Katy-area state legislators reflect on 86th legislative session: ‘We had big bills to pay with a lot of pent-up demand’

0

State Sen. Lois Kolkhorst, R-Brenham, of District 18 opened a panel discussion Aug. 22 with her positive view of the 86th legislative session, which ran Jan. 8-May 27.

“Without a doubt, I think for me and my 10 terms that I have served, [this was]the most successful session I’ve been a part of, and the most successful session that I [have]serve[d]for my district,” she said.

Kolkhorst, along with State Reps. Cecil Bell Jr., R-Magnolia, of District 3, and Gina Calanni, D-Katy, of District 132, reflected at a luncheon hosted by the Katy Area Chamber of Commerce.

Kolkhorst said her biggest wins this session were for policy regarding school finance reform, property taxes and Hurricane Harvey recovery. She also boasted of the $8.5 billion going to transportation projects across the state.

“We went into this session knowing that we had big bills to pay with a lot of pent-up demand for a very growing state,” Kolkhorst said.

Bell, who serves on the House Appropriations Committee, said he thought the big successes this session were in school finance and property taxes.

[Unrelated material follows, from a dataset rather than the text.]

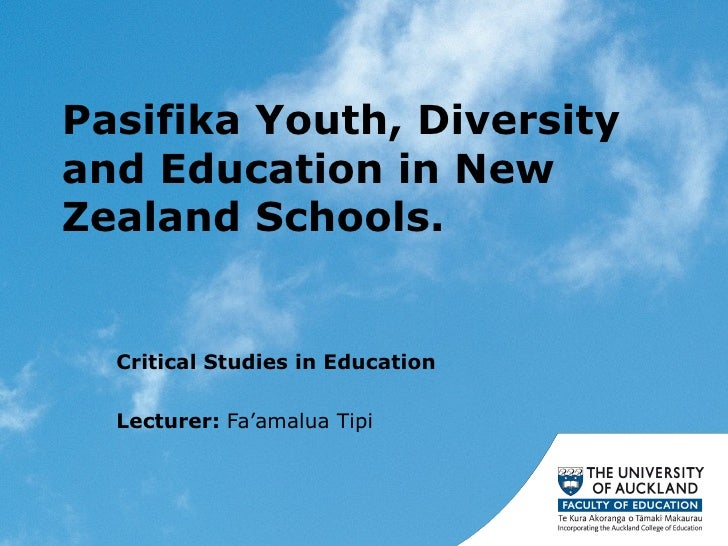 Pasifika Youth, Diversity and Education in New Zealand Schools. Critical Studies in Education Lecturer:  Fa'amalua Tipi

“[We worked hard] so that everyone sitting in this room would be able to actually see something tangible on their tax bill,” he said. “I think that you’re going to see that [tax]compression hold, where in the past, that hasn’t necessarily stayed in place.”

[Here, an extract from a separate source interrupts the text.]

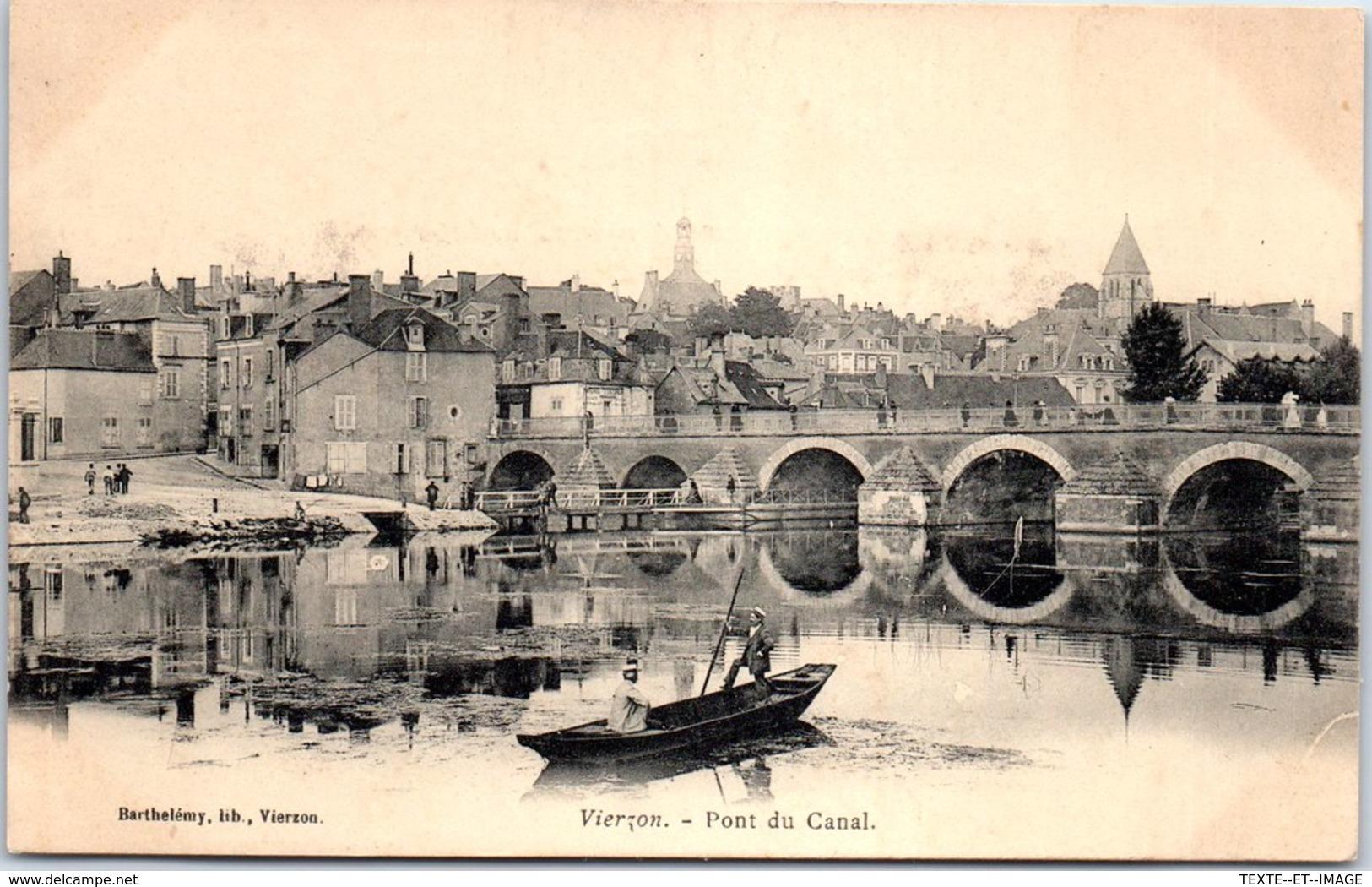 18 VIERZON - Le Pont Du Canal [REF/S010846] - Vierzon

Bell remarked that House Bill 3745 “seemed to have a lot of energy.”

Signed into law by Gov. Greg Abbott, this bill extends the expiration date of surcharges and fees for the Texas Emissions Reduction Plan—a plan providing incentives to organizations and businesses to reduce emissions from vehicles and equipment. The bill also created a Texas Emissions Reduction Plan trust fund for distributing funds to implement and administer the plan’s programs.

Calanni, a first-time state legislator, said she was happy to work with Katy City Council and Sen. Kolkhorst to get a law passed allowing the Katy Police Department to enforce regulations on commercial vehicles in order to reduce wear and tear on city streets and make roads safer.

The representative said she ran on a platform of public education finance, flood control and anti-human trafficking resources and programs.

“[The anti-human trafficking effort] is something that we need to continue to work on,” Calanni said. “We did pass some legislation to fight it, but there’s more that needs to be done, including providing resources for those survivors … we don’t have enough for them.”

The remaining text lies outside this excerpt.